As can the most recent story an IOC member has read about a country. Tokyo's bid leader Tsunekazu Takeda has spent most of the last month assuring people that the Fukushima nuclear leak is under control.
Speaking in Buenos Aires on Wednesday, Takeda said: "The radiation level is absolutely safe. The 35 million people in Tokyo are living in normal conditions. There is no problem.
"Not one person in Tokyo has been affected. Tokyo and Fukushima are almost 250km apart."
Takeda is probably right, and 2020 is seven years away, but as Around the Rings' founder Ed Hula puts it, he is wrong to say it is not an issue.
"It is a risk factor the IOC has glossed over until now," said Hula.
"But if something untoward was to happen, people won't want to go. That's a problem."
Which leaves Madrid.
Experienced at staging major events, and with plenty of goodwill from the European-heavy IOC membership, the Spanish bid is the one that requires the least imagination because 80% of its venues are built. This also makes it the cheapest bid.
That's a good thing, right?
"Not necessarily," said Livingstone. "The IOC doesn't like cheap; it likes monuments to the Olympic movement."
Madrid's no-frills budget also draws attention to its Achilles heel, Spain's arthritic economy.
"I'm not sure how IOC members will feel about giving the Games to a country in recession and with youth unemployment figures that bad," said Hula.

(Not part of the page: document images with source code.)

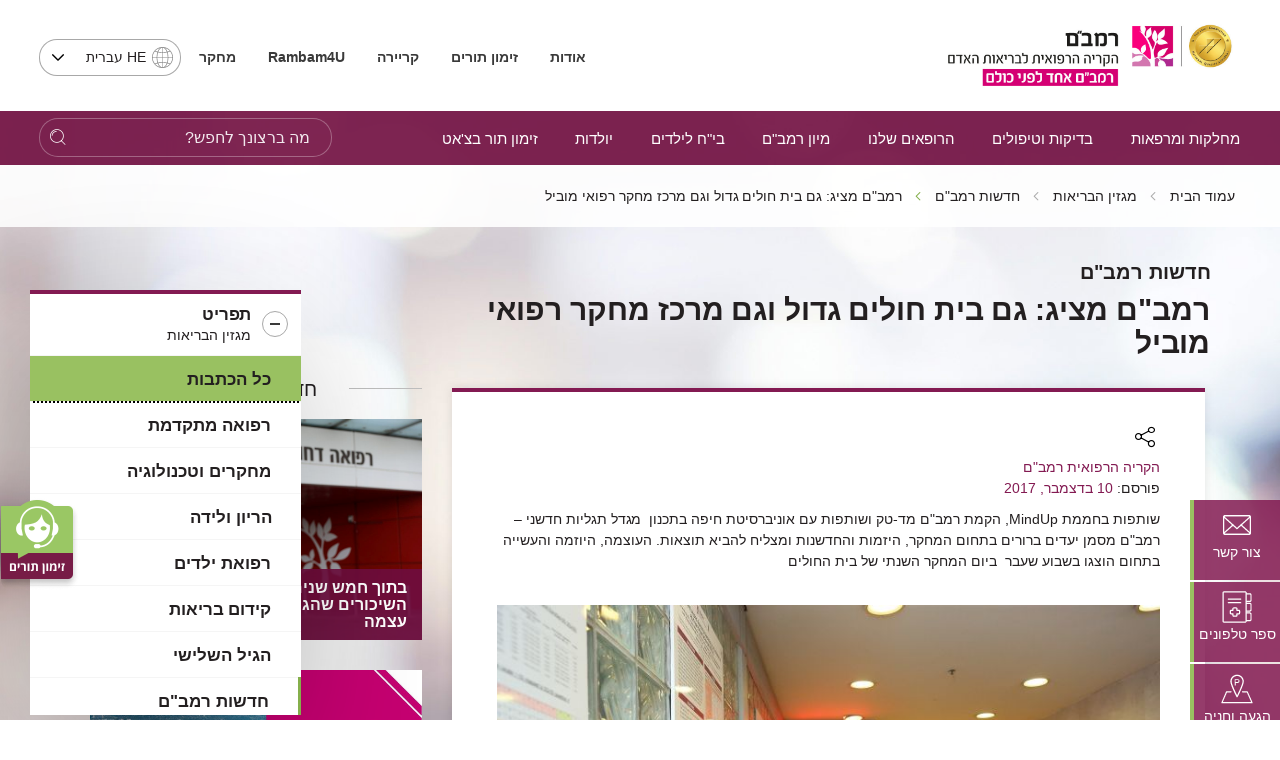

--- FILE ---
content_type: application/x-javascript
request_url: https://ws.callindex.co.il/campaign/ga_analytics_ws.js?domain=www.rambam.org.il&pdh=www.rambam.org.il&pdp=/rambam_news/&pcid=1348220627.1768849548&pdt=%D7%94%D7%A7%D7%A8%D7%99%D7%94%20%D7%94%D7%A8%D7%A4%D7%95%D7%90%D7%99%D7%AA%20%D7%A8%D7%9E%D7%91%22%D7%9D%20-%20%D7%A8%D7%9E%D7%91%22%D7%9D%20%D7%9E%D7%A6%D7%99%D7%92:%20%D7%92%D7%9D%20%D7%91%D7%99%D7%AA%20%D7%97%D7%95%D7%9C%D7%99%D7%9D%20%D7%92%D7%93%D7%95%D7%9C%20%D7%95%D7%92%D7%9D%20%D7%9E%D7%A8%D7%9B%D7%96%20%D7%9E%D7%97%D7%A7%D7%A8%20%D7%A8%D7%A4%D7%95%D7%90%D7%99%20%D7%9E%D7%95%D7%91%D7%99%D7%9C&pul=en-us@posix&pdr=undefined&p1=0&p2=0&pec=0&pcm=undefined&pcs=undefined&pcn=undefined&pck=undefined&pcc=undefined&ptoken=2329&campid=none&pdl=www.rambam.org.il/rambam_news/?itemid=%257BE28A0595-66B3-47F7-9CC7-37F6F06A26EF%257D&pgua=UA-60963279-1&pgclid=&pfbclid=undefined&auto_pec=047773568,047771900,047771300,047774013,047772315,047773278,047771421
body_size: 444
content:

  var telArray = document.querySelectorAll('a[href^=tel]');
  var telArray_size = telArray.length;
  var pid = 274871803;
  for (var Pi=0; Pi<telArray_size ; Pi++)
  {
    telArray[Pi].setAttribute('onclick',"update_Pelem('click',274871803);return true;");
  }
var ec = '723971477,723718344,723718345,723718346'

/* PID : 274871803 */
/* ANALYTICS STATUS : OK */
/* UID : 7022 */
/* CAMPAIGN NUM:  */
/* NEW NUM:  */
/* RANDOM NUM: 0 */
/* PTOKEN: 2329 */
/* auto_replace: yes */
/* replace:  */
var found_num = search_phone_num(/(\W)((\+?972|0)\W?7[123467]\W?([0-9]\W?){6}[0-9])(\W)|((\W)(\+?972|0)\W?[23489]\W?[3-9]\W?([0-9]\W?){5}[0-9])(\W)|(\W)(\+?972|0)\W?(5[0123458]\W?([0-9]\W?){6}[0-9](\W))|(\W)(1700|180[01])\W?[0-9]{3}\W?[0-9]{3}(\W)/g);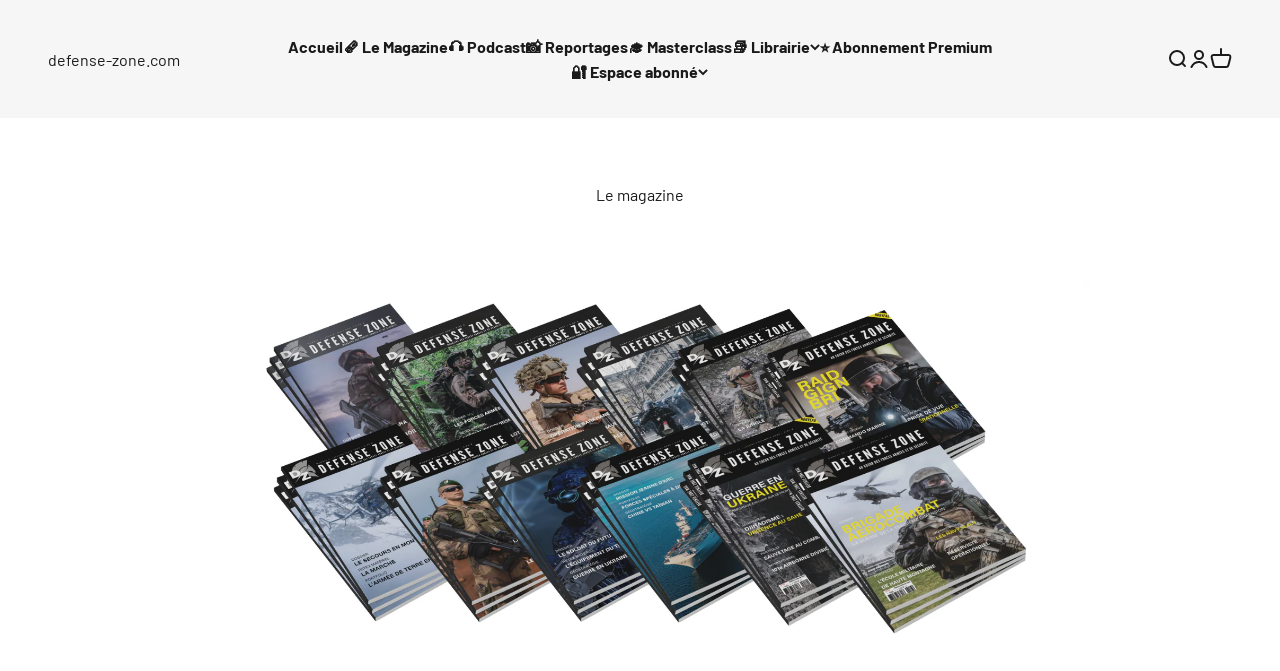

--- FILE ---
content_type: application/javascript
request_url: https://prism.app-us1.com/?a=650566565&u=https%3A%2F%2Fdefense-zone.com%2Fpages%2Fmagazine
body_size: 125
content:
window.visitorGlobalObject=window.visitorGlobalObject||window.prismGlobalObject;window.visitorGlobalObject.setVisitorId('b0a620db-21e2-40f0-8877-912569435d72', '650566565');window.visitorGlobalObject.setWhitelistedServices('tracking', '650566565');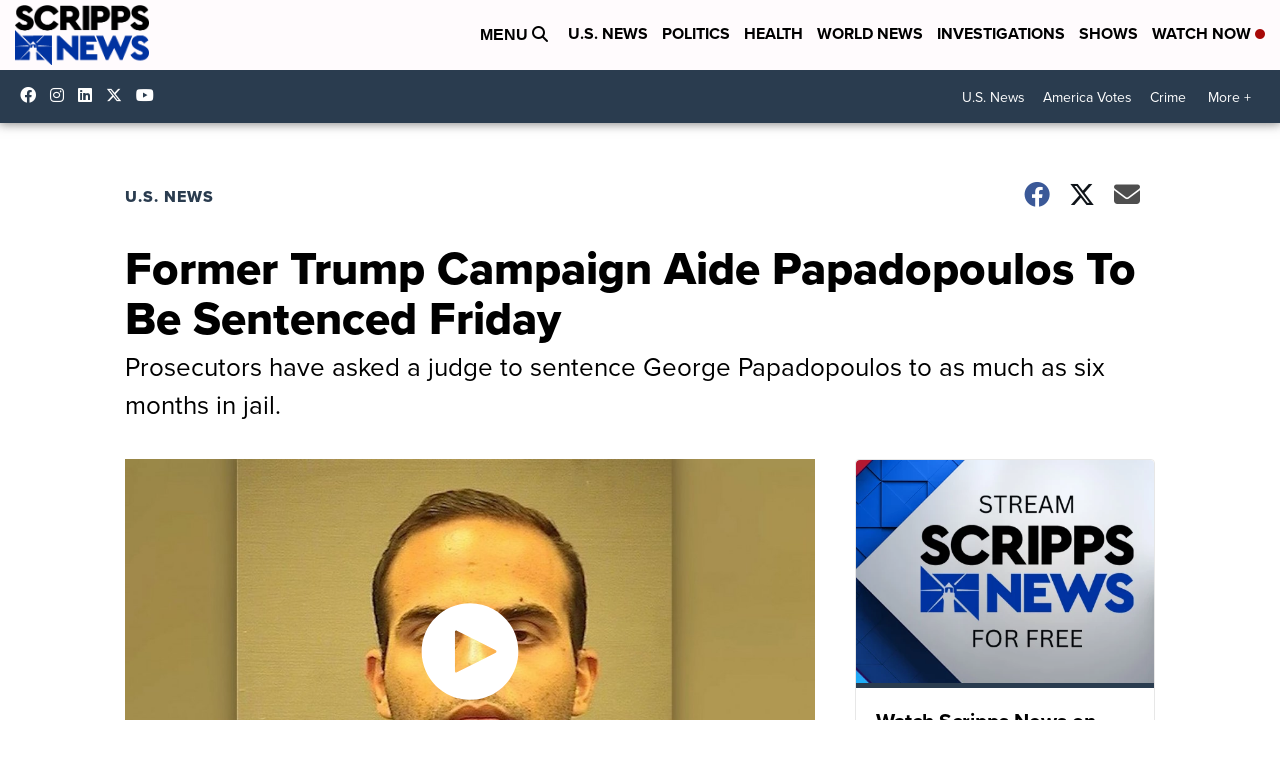

--- FILE ---
content_type: application/javascript; charset=utf-8
request_url: https://fundingchoicesmessages.google.com/f/AGSKWxWwshQ6kO-7oNka4-3sC28u8LkDOrcMoCnKhn58ahiEIMYTmvOH3fM0Dxw40tNPQdwUC_42UGo3Dc6JvEobU6nUD-BeOveq__yAy3Who0LtG19BVR0bhwgOY6q_XasVgeYB7EsQndWxGsBNmu5cHOoH57IeVmkg5ZDwV1Cm12i6gG20eYMfOB-vQbho/_/cgi-bin/ads_/ads/proxy-/ads/rotate_/google-ad?/css/adsense
body_size: -1285
content:
window['0bbc3c01-fb6c-4a91-8cc5-499ca5b1a6a5'] = true;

Madrid's bid, to its credit, has tried to face this front on, putting up experts to assure voters that the economy's long-term prospects are not so bad, its budget is credible and Games can be staged in a downturn, as London proved.

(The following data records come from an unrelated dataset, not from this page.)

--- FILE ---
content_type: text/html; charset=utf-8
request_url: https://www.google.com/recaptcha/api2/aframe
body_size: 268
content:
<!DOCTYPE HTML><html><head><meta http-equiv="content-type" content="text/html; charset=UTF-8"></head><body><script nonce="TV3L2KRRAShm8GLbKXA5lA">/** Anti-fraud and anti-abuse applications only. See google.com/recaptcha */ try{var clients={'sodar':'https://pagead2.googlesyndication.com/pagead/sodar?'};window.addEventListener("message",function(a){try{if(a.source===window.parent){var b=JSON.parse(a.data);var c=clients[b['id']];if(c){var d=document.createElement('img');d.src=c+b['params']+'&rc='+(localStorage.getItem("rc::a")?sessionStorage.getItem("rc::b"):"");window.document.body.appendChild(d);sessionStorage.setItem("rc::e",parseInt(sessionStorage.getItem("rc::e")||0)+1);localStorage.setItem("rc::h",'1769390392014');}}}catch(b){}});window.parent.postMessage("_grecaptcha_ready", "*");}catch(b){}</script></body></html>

Livingstone thinks these arguments, and its friends in the electorate, should be enough to see Madrid avoid getting knocked out in the first round of voting. After that the game changes significantly.
One seasoned IOC campaigner, who helped London beat Madrid in 2005, said: "You don't win a vote like this with your friends; you win with people who didn't like you at first."
Recalling that dramatic vote in Singapore, the source added: "If it was London versus Madrid in the final round, we would have lost. But when it was us versus Paris, we picked up more third and fourth-choice votes than they did."
Duncan Mackay, the editor of insidethegames.biz, remembers it well.
"London feared Madrid, but London was better at reaching beyond its core support," said Mackay.
"I think Madrid has learned that lesson and you cannot underestimate the impact a charismatic 'star turn' can make. They've got Crown Prince Felipe. He carried Spain's flag at the 1992 Olympics in Barcelona. IOC members will be impressed."
It is this all-important X-factor that makes Madrid a marginal favourite with both Hula and Mackay, while Livingstone thinks it is too close to call, beyond his prediction that Madrid will make the winner-takes-all second round of voting.
There is, however, another variable.
As well as choosing a city to host the 2020 Games, the 125th IOC session is selecting a sport to add to the programme in 2020 and a new president, and it is the latter choice that appears to be causing the most excitement among the membership.
Given that they have only had this choice twice in the last 33 years, you can hardly blame them. The almost dictatorial powers invested in the president also make this selection one you really want to ponder.
Unlike the city vote, there is a clear front-runner - Germany's Thomas Bach, a former Olympic fencer who has spent the last seven years as an IOC vice-president.
But a vote for him would be another vote for Europe, which could hinder Madrid's chances.
Alternatively, a vote for the man most see as his strongest rival, Ng Ser Miang of Singapore, could bring about a first Asian boss at the IOC, making Tokyo's hopes of following a 2018 Winter Olympics in Pyeongchang, South Korea, very unlikely.
So there is still much to be decided, many hands to be shaken and promises to be whispered.
And the prize will make all the miles travelled and money spent worthwhile: a chance to show that your city can stage the greatest show on earth, a chance Detroit never got, and probably never will.